Can Greece Count on Tourism to Rescue it From its Economic Hole?

Travel Blog  •  Michael Yessis  •  06.22.10 | 4:59 PM ET

It’s sure trying. World Hum contributor Joanna Kakissis reports for NPR on Greece’s efforts to lure visitors and fight the perception that rioters plague the country. One key target market: Germans.

German politicians are not popular in Greece. Greeks see them as the instigators of austerity measures that will mean years of recession ahead. The German media has also played up the rift between the two countries.

And that seems to be reflected in the number of Germans avoiding holidays here.

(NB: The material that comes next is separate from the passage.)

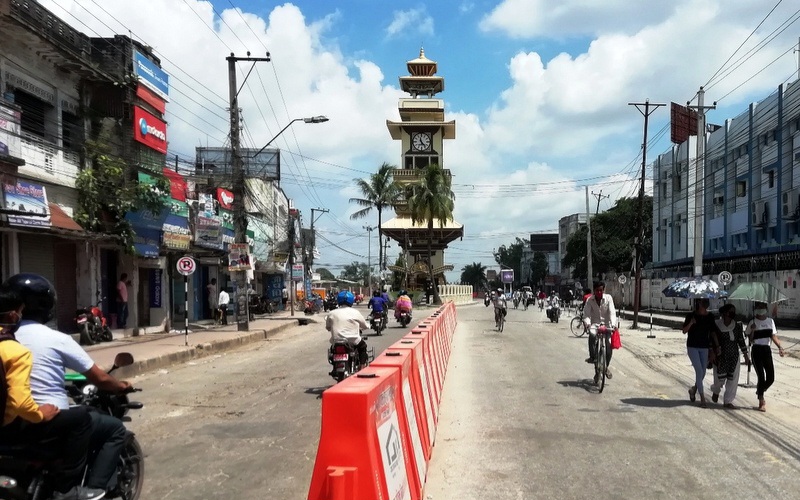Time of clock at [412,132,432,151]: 11:23
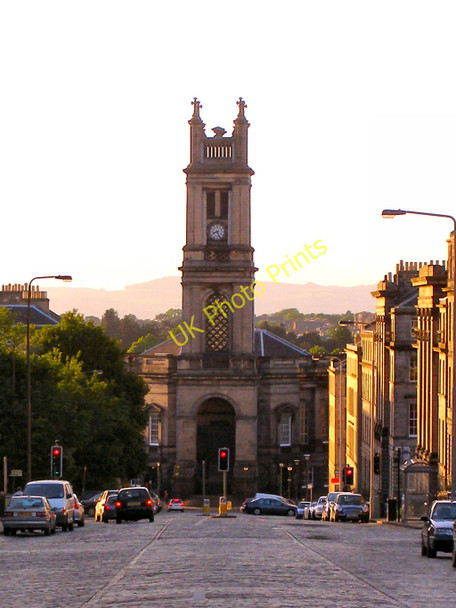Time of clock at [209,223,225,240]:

Germans usually make up about 15 percent of visitors to Greece. But the Association of Greek Tourism Enterprises estimates that 300,000 of them—or about 12 percent of the Germans who come to Greece annually—will stay away this year. About 16 million travelers visit Greece each year.

So Greece’s tourism ministry is trying to restore the country’s image in Germany and beyond.

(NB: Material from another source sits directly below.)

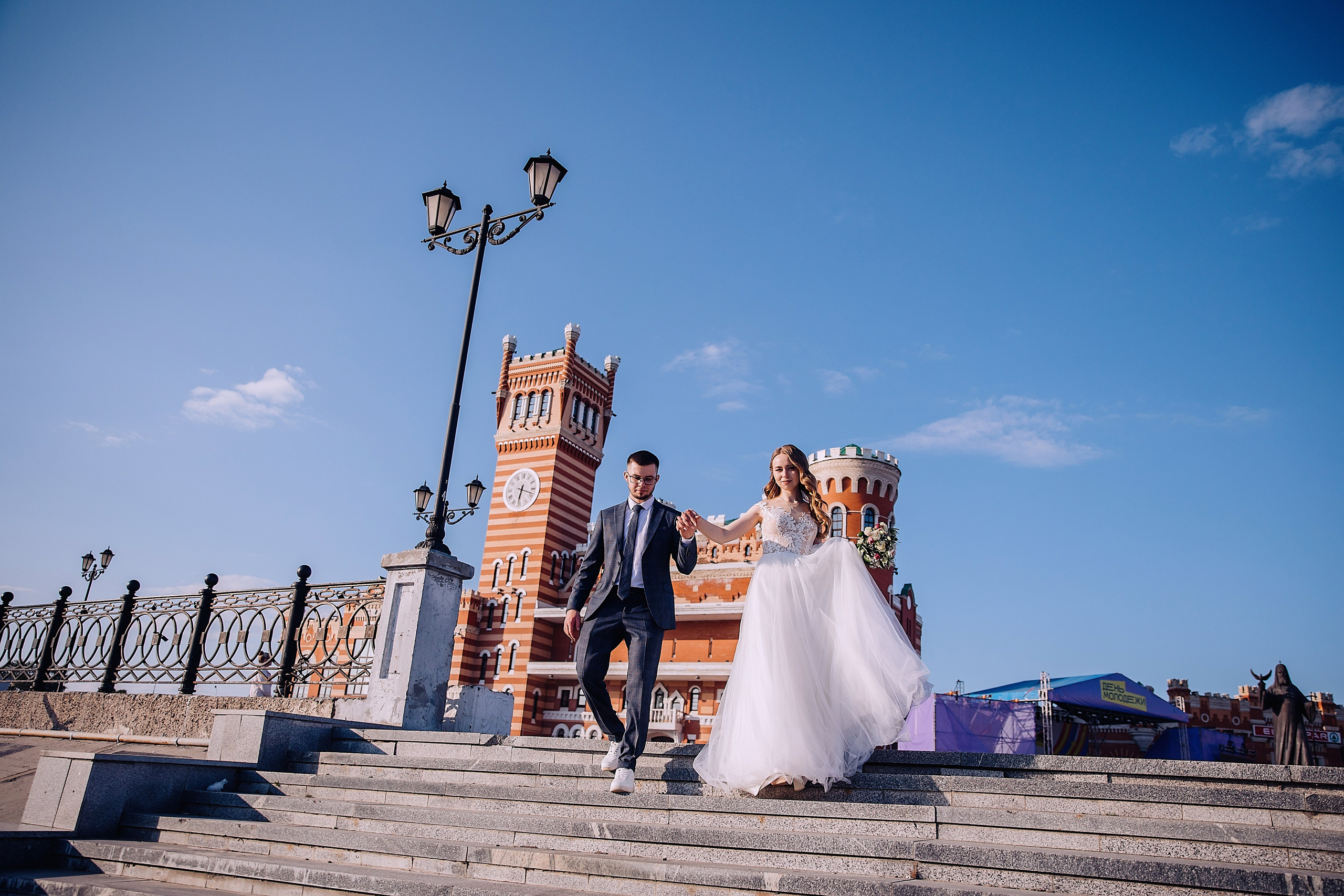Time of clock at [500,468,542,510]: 6:18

Greece’s government has also “offered to compensate tourists stranded by labour unrest ahead of a new travel strike,” according to AFP



4 Comments for Can Greece Count on Tourism to Rescue it From its Economic Hole?

Laura 06.23.10 | 12:25 PM ET

I wonder what percentage of Greece’s tourism trade generally comes from Germany.  I worry for Greece if they’re really counting on tourism to bring them up through the recession.

Grizzly Bear Mom 06.25.10 | 11:36 AM ET

It is just silliness to cancel travel plans week ahead of time because of a little unstabiilty in the government.  This is all going to blow over by holiday time. 

I wonder if the oh so practical Germans are canceling their plans not for political or safety reasons, but to “Pay the Greeks back” for the extravagance Berlin feels that it has to pay for.

Mona Lisa 07.01.10 | 6:34 PM ET

I think it is the moment of truth. All the negative publicity about Greece at their moment of weakness shows that Germans are obviously NOT very good friends of Greece. Greeks have to realize who their friends are and decide that doing business with Germany may not be a good idea. This includes stop buying German products and using German services like flying with Lufthansa.

Mona Lisa 07.01.10 | 6:45 PM ET

Who is ultimately hurt by a weak Greece but German banks and bondholders. If Greece becomes insolvent, these guys will have to pick up the tab.Greeks owe their debts mainly to German and French banks. Greeks are making an enormous effort to pay back their debts by enforcing austericy measures and turning their economy upside down to fix the ills.  What they are trying to do is be responsible to their obligations to the German banks. How is this wrong?